** START Selected excerpt **
Many attempts have been made to understand the mechanical behaviour of fibrous networks using analytical and numerical models. However, the numerical modelling is challenging due to the complex microstructure composed of randomly distributed and curved fibres. Models have been limited by the few modelling parameters used, so, they do not provide us with a complete picture. Therefore, a 3D multi-scale parametric computational model was developed to simulate compression, tension, and flow performances of fibrous networks. Randomly distributed fibres with fibre-to-fibre contact interactions were implemented into a novel computational model as these interactions along with the orientation of the fibres are the key deformation mechanisms of compression in transmitting the load from fibre to fibre.

The effect of model size on tensile and compressive responses of a fibrous network was numerically studied to find an optimum model size. The novel model enabled the
simulation of through-thickness compression response as well as tensile response. This newly developed model was used in parametric investigations. Meanwhile, a method
was developed to compute the number of fibre-to-fibre contacts. It was observed that the optimum model size depends on the microstructure of the fibrous network. As a
geometric parameter was altered, a new sensitivity analysis should be performed to assess an optimum model size for the new modelling parameters. Also, tensile and
compressive responses of a fibrous network depend on modelling parameters, such as fibre diameter, fibre alignments and fibre-to-fibre interactions. In the validation of the FE model with experimental tensile tests, a soft mechanical response was observed in the experiment, opposite to the simulations. This behaviour was attributed to the temperature- and time-dependent nature of polymer fibres.
** END Selected excerpt **
** START Listed records **
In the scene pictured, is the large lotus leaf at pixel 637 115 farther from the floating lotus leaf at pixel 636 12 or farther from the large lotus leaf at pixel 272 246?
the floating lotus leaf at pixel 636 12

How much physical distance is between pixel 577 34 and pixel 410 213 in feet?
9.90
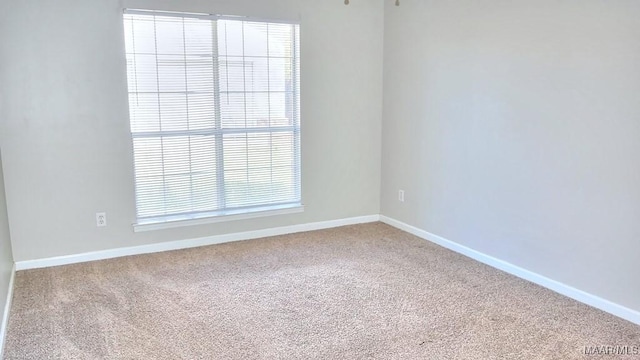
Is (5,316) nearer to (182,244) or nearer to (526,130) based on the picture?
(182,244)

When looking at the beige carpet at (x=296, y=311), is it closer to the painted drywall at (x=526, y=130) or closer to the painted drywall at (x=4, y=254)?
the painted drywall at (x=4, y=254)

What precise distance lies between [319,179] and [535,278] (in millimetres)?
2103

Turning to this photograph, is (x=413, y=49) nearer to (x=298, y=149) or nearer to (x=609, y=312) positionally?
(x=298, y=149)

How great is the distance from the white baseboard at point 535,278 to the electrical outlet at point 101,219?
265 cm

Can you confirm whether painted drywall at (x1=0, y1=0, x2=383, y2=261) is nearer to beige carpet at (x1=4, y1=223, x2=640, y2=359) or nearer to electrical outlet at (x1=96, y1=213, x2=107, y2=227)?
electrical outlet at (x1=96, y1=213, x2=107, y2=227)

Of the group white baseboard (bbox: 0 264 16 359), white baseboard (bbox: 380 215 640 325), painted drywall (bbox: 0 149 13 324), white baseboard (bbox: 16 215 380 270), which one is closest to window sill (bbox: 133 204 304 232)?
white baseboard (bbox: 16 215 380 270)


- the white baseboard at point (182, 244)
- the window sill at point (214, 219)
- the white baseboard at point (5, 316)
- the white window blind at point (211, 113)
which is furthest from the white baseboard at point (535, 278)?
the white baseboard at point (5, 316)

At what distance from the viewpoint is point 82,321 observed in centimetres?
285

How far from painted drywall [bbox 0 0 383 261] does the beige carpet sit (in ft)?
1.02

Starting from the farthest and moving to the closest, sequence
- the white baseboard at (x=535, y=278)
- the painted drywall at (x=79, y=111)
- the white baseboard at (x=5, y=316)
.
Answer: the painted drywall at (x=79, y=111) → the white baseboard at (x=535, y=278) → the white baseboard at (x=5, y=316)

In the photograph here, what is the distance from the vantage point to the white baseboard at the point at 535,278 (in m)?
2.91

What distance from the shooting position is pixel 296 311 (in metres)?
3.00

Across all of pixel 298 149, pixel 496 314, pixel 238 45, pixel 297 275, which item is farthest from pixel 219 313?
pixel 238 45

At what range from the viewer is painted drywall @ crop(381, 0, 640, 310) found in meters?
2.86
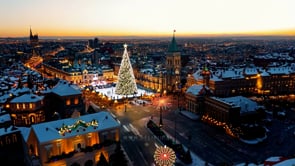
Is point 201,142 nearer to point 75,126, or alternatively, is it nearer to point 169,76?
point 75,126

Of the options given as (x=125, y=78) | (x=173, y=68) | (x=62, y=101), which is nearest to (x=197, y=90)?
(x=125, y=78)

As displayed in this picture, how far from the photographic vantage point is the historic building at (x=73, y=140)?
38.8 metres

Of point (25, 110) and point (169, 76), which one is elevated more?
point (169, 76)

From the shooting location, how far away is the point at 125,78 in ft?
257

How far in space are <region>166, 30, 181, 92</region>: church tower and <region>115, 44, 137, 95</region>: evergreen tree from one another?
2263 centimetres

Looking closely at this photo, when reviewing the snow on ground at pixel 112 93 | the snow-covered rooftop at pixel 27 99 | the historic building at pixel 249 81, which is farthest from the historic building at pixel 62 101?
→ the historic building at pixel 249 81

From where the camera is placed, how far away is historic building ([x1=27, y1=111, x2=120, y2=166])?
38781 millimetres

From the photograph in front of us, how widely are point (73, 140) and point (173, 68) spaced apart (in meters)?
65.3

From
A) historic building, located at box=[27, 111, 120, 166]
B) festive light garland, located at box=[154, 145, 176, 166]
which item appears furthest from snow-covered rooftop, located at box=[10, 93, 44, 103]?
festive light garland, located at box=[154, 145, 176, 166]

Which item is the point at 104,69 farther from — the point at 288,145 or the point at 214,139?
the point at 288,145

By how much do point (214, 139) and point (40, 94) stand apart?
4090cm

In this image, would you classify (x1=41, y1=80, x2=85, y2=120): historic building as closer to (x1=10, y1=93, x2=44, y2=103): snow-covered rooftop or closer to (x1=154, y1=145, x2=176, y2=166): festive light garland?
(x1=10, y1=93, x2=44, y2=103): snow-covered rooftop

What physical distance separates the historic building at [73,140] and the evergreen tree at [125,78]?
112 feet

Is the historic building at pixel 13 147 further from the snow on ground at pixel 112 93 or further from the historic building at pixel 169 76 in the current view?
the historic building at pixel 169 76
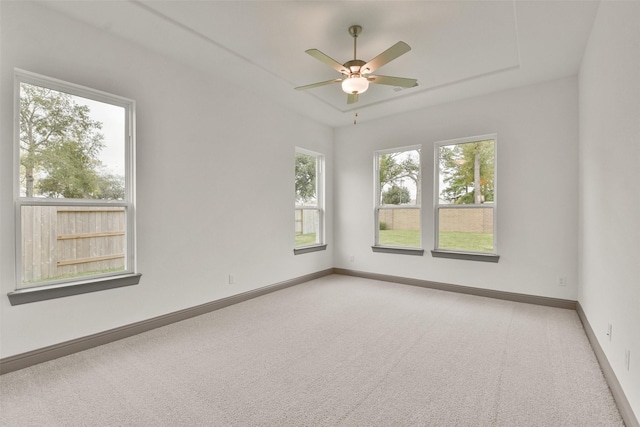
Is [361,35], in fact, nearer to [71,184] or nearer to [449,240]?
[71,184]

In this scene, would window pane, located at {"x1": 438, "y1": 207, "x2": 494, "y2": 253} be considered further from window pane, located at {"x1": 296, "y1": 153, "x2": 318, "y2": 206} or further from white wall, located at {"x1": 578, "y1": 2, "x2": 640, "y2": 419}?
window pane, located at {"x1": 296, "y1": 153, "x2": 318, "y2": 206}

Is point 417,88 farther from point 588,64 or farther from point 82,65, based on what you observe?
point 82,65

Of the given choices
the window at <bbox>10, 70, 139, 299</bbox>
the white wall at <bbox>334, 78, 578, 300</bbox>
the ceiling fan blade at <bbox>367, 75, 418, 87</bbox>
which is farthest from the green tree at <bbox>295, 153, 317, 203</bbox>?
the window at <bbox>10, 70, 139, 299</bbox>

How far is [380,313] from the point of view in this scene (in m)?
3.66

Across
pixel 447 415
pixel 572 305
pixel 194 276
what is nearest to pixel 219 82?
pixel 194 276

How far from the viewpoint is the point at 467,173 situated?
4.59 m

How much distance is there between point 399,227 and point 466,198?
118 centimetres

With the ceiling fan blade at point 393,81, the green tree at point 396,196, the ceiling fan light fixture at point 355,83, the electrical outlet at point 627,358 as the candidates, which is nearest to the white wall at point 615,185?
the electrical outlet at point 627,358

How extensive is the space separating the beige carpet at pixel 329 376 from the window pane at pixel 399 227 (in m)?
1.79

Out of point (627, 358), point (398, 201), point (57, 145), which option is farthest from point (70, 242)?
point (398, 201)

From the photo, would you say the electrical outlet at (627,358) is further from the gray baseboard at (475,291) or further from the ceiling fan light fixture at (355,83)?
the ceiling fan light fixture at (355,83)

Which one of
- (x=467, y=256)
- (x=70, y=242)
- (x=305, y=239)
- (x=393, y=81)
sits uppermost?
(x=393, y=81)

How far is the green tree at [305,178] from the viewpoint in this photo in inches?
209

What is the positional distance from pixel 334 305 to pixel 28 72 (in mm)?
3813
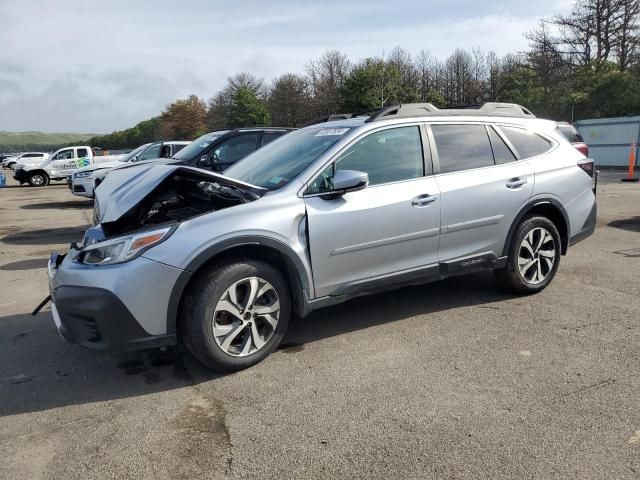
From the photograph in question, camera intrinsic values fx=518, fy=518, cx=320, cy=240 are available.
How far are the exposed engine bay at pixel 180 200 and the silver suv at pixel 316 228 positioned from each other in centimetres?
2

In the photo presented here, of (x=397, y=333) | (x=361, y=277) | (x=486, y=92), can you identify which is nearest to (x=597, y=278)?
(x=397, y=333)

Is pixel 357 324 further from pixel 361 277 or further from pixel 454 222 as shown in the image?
** END Listed records **
** START Listed records **
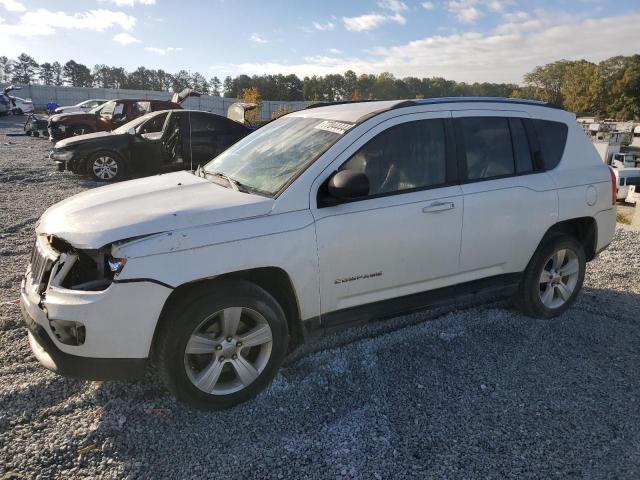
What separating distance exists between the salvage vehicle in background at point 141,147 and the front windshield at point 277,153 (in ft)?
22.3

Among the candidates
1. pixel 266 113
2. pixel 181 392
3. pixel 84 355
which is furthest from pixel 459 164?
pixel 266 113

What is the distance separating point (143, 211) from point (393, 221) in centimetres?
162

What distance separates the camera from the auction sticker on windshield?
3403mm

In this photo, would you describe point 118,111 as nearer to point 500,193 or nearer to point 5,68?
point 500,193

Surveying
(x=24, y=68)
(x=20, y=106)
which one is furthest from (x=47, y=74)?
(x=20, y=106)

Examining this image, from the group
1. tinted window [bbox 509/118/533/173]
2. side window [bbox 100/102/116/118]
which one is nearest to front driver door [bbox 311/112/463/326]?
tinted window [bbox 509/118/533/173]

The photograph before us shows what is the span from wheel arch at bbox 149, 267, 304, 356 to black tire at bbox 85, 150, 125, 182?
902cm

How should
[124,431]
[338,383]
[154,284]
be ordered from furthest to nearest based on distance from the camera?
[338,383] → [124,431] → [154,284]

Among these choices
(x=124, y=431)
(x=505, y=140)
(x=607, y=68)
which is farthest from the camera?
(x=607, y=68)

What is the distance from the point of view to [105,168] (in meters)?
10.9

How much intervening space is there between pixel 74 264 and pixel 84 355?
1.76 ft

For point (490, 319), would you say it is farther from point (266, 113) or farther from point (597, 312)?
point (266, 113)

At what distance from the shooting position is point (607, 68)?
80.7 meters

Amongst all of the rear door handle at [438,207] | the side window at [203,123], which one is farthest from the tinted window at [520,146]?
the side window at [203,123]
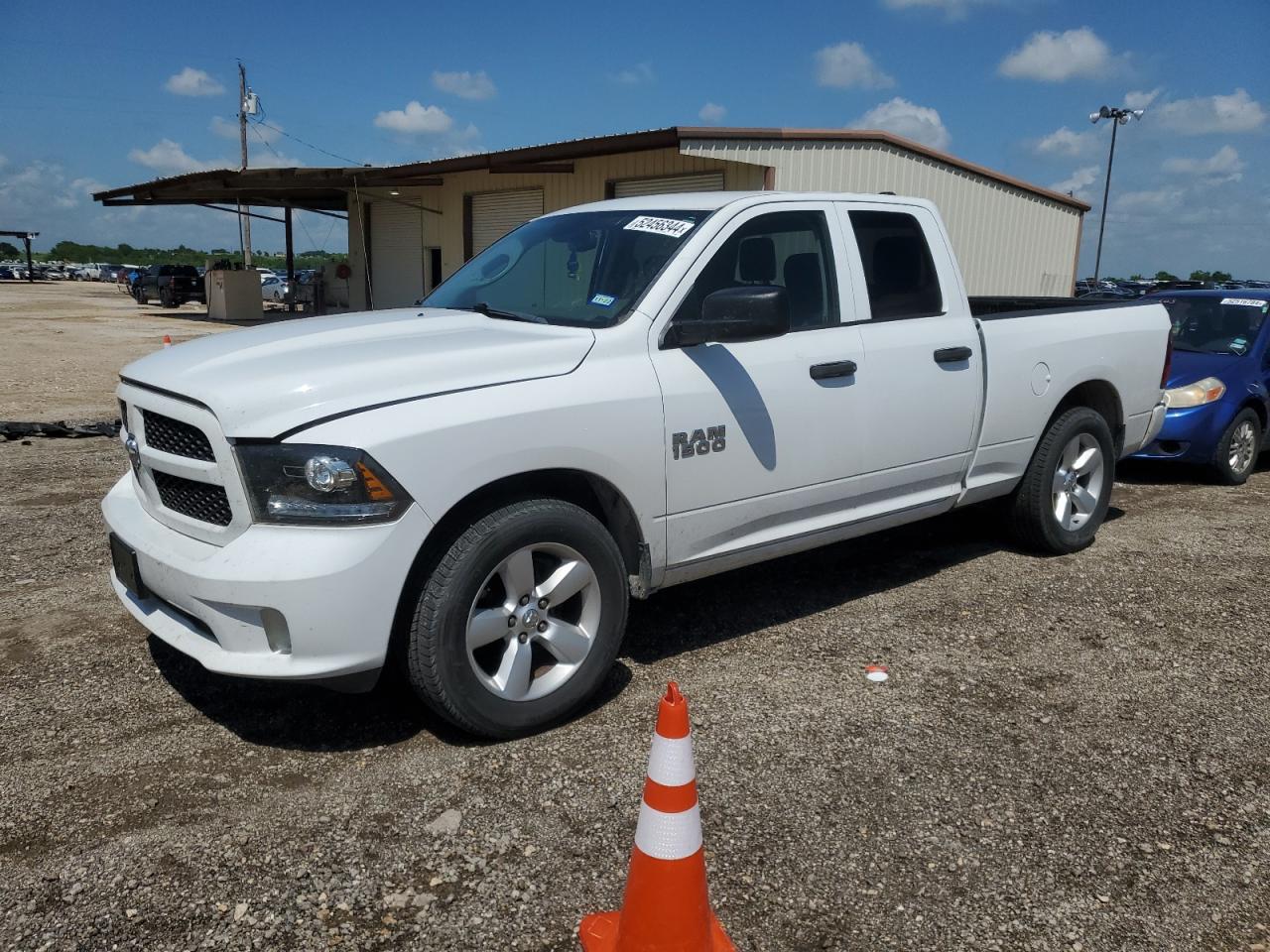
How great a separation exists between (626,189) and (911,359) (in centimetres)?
** END Listed records **
** START Listed records **
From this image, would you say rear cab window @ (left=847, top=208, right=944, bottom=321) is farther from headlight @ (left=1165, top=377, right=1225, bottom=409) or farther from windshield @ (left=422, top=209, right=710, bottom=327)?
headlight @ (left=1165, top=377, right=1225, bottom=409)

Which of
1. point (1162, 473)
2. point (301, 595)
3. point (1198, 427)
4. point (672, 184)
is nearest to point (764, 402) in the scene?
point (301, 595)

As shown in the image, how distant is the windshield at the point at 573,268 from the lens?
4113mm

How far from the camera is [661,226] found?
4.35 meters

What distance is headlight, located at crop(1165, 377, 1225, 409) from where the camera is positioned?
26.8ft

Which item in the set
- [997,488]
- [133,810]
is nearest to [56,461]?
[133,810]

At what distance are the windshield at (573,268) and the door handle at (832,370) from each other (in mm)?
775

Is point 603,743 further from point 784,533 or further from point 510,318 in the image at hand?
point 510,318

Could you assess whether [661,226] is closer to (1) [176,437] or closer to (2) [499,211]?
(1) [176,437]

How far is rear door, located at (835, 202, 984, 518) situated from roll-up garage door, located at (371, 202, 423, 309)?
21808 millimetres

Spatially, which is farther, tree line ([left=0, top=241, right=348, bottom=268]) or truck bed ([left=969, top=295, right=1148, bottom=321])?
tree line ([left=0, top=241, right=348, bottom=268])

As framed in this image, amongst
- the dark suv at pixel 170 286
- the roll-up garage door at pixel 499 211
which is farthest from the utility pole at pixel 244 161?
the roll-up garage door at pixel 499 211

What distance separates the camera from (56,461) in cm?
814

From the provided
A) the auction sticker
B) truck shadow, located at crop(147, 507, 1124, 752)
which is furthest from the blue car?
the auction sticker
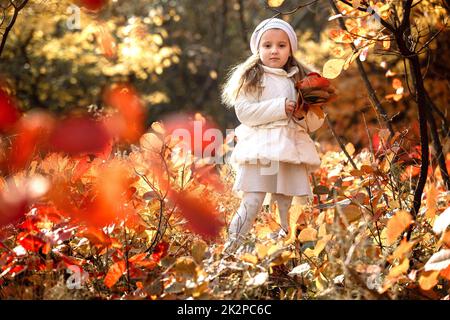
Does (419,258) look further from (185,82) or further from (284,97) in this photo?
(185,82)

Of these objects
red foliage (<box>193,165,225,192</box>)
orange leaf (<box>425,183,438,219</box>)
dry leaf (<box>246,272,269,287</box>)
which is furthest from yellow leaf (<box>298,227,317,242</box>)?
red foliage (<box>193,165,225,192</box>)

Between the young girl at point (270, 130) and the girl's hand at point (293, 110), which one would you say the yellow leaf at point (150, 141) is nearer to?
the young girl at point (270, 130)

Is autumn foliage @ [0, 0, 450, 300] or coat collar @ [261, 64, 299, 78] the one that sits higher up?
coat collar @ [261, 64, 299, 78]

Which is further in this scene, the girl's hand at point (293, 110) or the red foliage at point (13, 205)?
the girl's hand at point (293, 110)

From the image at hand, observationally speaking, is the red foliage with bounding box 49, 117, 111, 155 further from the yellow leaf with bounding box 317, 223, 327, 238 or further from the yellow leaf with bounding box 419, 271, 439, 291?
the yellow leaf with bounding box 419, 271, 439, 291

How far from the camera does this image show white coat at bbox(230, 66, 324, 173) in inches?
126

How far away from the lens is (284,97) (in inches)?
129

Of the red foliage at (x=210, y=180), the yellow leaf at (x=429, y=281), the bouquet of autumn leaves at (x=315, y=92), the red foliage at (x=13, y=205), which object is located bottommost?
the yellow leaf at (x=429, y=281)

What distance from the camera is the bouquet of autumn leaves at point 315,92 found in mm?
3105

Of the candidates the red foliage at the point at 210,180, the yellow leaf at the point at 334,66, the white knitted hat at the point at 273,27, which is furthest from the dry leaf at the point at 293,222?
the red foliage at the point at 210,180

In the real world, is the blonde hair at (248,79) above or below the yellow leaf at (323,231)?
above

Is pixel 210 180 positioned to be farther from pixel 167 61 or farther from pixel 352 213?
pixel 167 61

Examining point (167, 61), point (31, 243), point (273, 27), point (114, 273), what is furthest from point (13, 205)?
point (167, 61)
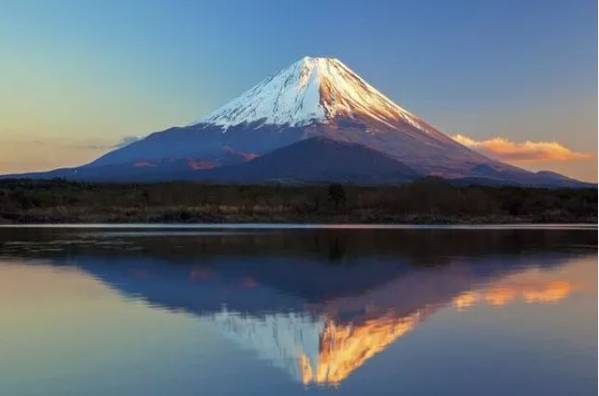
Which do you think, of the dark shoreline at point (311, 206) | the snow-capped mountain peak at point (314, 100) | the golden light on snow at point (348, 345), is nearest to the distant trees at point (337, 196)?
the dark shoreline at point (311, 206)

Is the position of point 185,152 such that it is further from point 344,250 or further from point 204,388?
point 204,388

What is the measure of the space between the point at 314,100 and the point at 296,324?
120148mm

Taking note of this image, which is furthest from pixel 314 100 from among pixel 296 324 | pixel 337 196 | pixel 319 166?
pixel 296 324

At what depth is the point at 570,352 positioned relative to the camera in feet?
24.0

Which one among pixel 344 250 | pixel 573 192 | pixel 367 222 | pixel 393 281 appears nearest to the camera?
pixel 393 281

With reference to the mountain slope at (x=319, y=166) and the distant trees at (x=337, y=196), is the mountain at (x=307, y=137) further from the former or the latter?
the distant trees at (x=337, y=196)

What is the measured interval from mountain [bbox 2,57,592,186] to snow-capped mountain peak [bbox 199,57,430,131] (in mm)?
** END Listed records **
■ **To be done**:
From the passage on fibrous network modeling, quote everything from "Many attempts have" down to "fibre to fibre.".

■ **Exercise result**:
Many attempts have been made to understand the mechanical behaviour of fibrous networks using analytical and numerical models. However, the numerical modelling is challenging due to the complex microstructure composed of randomly distributed and curved fibres. Models have been limited by the few modelling parameters used, so, they do not provide us with a complete picture. Therefore, a 3D multi-scale parametric computational model was developed to simulate compression, tension, and flow performances of fibrous networks. Randomly distributed fibres with fibre-to-fibre contact interactions were implemented into a novel computational model as these interactions along with the orientation of the fibres are the key deformation mechanisms of compression in transmitting the load from fibre to fibre.